Perkembangan sosial media (medsos) secara pesat belakangan ini telah mengubah cara publik melakukan interaksi. Hal ini tidak terkecuali bagi aktor-aktor dan kontestan politik yang akan berlaga dalam pemilu 2019 mendatang.  Para calon anggota legislative dan pasangan calon Presiden beramai-ramai menggunakan medsos sebagai salah satu cara berinteraksi dengan pemilihnya. Terlebih lagi exposure yang dihasilkan jika berkampanye lewat medsos pada kondisi tertentu berdampak lebih efektif karena diakses secara lansung dan berkali-kali.
Para Paslon Presiden memahami betul bentang geografis Indonesia yang sangat luas sulit untuk dijangkau secara keseluruhan dalam rentang waktu yang terbatas selama masa kampanye. Alhasil, mereka mengandalkan cuitan dan produksi konten vlog untuk dapat diakses oleh pemilih. Terlebih lagi, para Paslon amat paham pemilih pemula yang mencapai 14 juta pemilih dalam pemilu mendatang merupakan target suara yang harus digarap melalui konten yang mereka ciptakan.
Secara regulatif, Peraturan KPU (PKPU) mengatur medsos yang digunakan untuk kampanye untuk setiap calon Presiden dan Wakil Presiden harus didaftarkan kepada KPU. Masing-masing Paslon diberikan jatah sebanyak 10 medsos. Account medsos inilah yang akan “dimonitor” oleh penyelenggara pemilu kedepannya.

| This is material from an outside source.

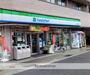 コンビニ　ファミリーマート愛甲石田駅前店（コンビニ）まで523m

Namun pada prakteknya para Paslon Presiden Jokowi-Ma’ruf dan Prabowo-Sandi memiliki tim medsos yang sangat aktif di luar account yang telah didaftarkan kepada KPU. Baik yang sudah terbentuk jauh hari sebelum pemilu dengan pengikut yang banyak, maupun dibentuk sesaat menjelang pemilu.

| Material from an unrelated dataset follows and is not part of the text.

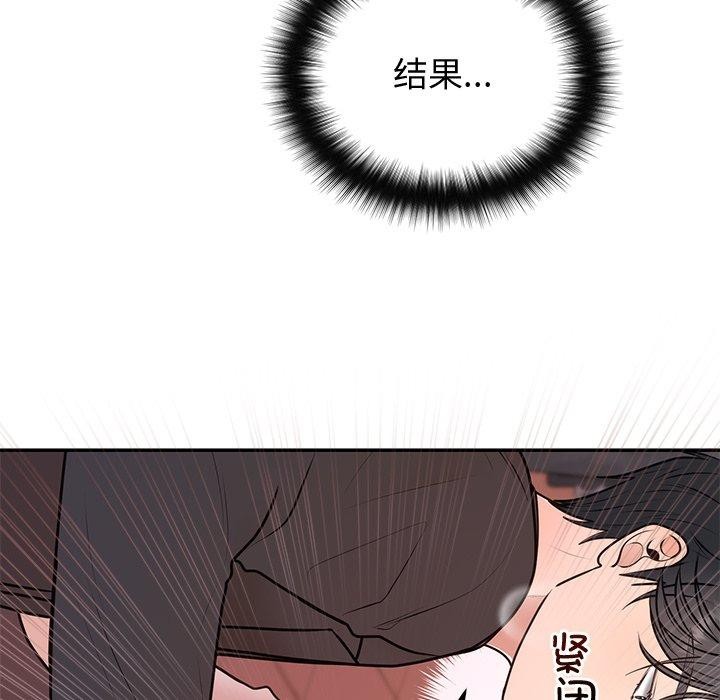 25P - 婚姻束缚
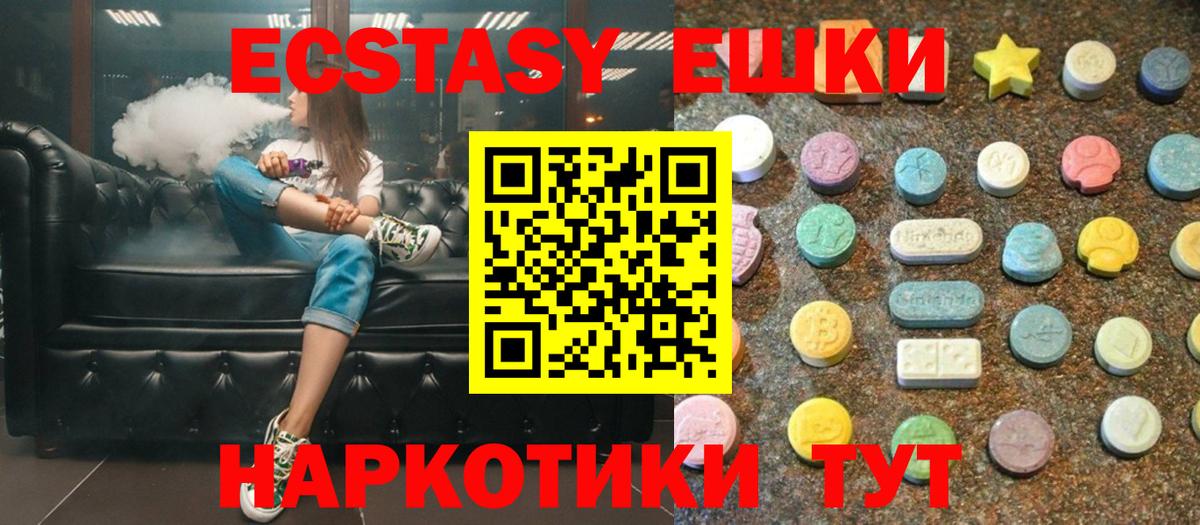 Экстази Cube Рузаевка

Penggunaan medsos jika dikaitkan dengan biaya kampanye memiliki kecenderungan lebih murah jika dibandingkan dengan biaya jika kampanye dengan media konvensional seperti Iklan TV, Media cetak dsb.  Namun jangan pernah berimaginasi kalau kampanye melalui medsos akan nihil biaya. Terlebih bagi Paslon yang akan berlaga dalam pemilu April Mendatang.
Tak banyak diekspose, para pasangan Calon Presiden ini sesungguhnya memiliki tim medsos yang “menempel” kemanapun mereka pergi. Jumlahnya pun beragam. Pada titik ini, ada cost mobilisasi tim medsos yang harus ditanggung.

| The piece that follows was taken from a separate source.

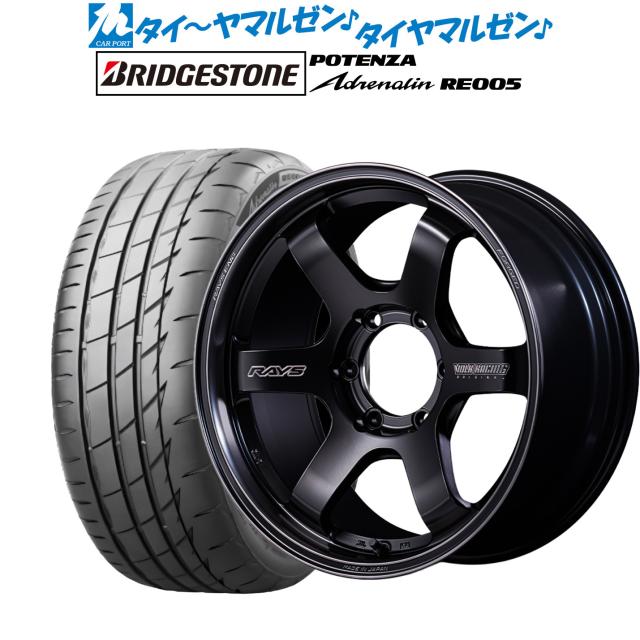 レイズ ボルクレーシング TE37 SB Black shadow LTD. 18インチ 8.5J ブリヂストン POTENZA ポテンザ Adrenalin(アドレナリン) RE005 225/45R18 サマータイヤ ホイール4本セット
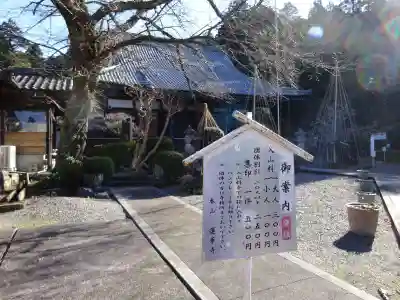 蓮華寺(滋賀県)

Selain ongkos operasional, para tim medsos pasangan calon juga turut menerima professional fee atas setiap content yang mereka produksi. Semakin laris, maka jelas bayaran yang akan mereka terima akan semakin tinggi.
Namun untuk mengetahui berapa sesungguhnya biaya yang dikeluarkan oleh Paslon untuk tim medsos yang mereka kelola sangatlah sulit. Bahkan jika dilacak dalam Laporan Dana Kampanye Tahap 2, para Paslon tidak mencantumkan ongkos tim medsos mereka baik dalam format sumbangan dana kampanye. Sehingga informasi ini tidak dapat diketahui oleh publik.
 
Karena berkampanye dengan medsos tidak dikenai pajak layaknya media konvensional, maka informasi dari pihak ke 3 juga tidak bisa didapatkan.  Terlebih lagi, juga tidak ada harga standar pasar yang berlaku untuk bekerjasama antara Paslon Presiden dengan tim medsos yang mereka miliki.
 
Alhasil, kondisi ini menyisakan sebuah teka-teki yang tidak terjawab, berapa sesungguhnya biaya kampanye dengan media sosial yang dikeluarkan oleh para Capres?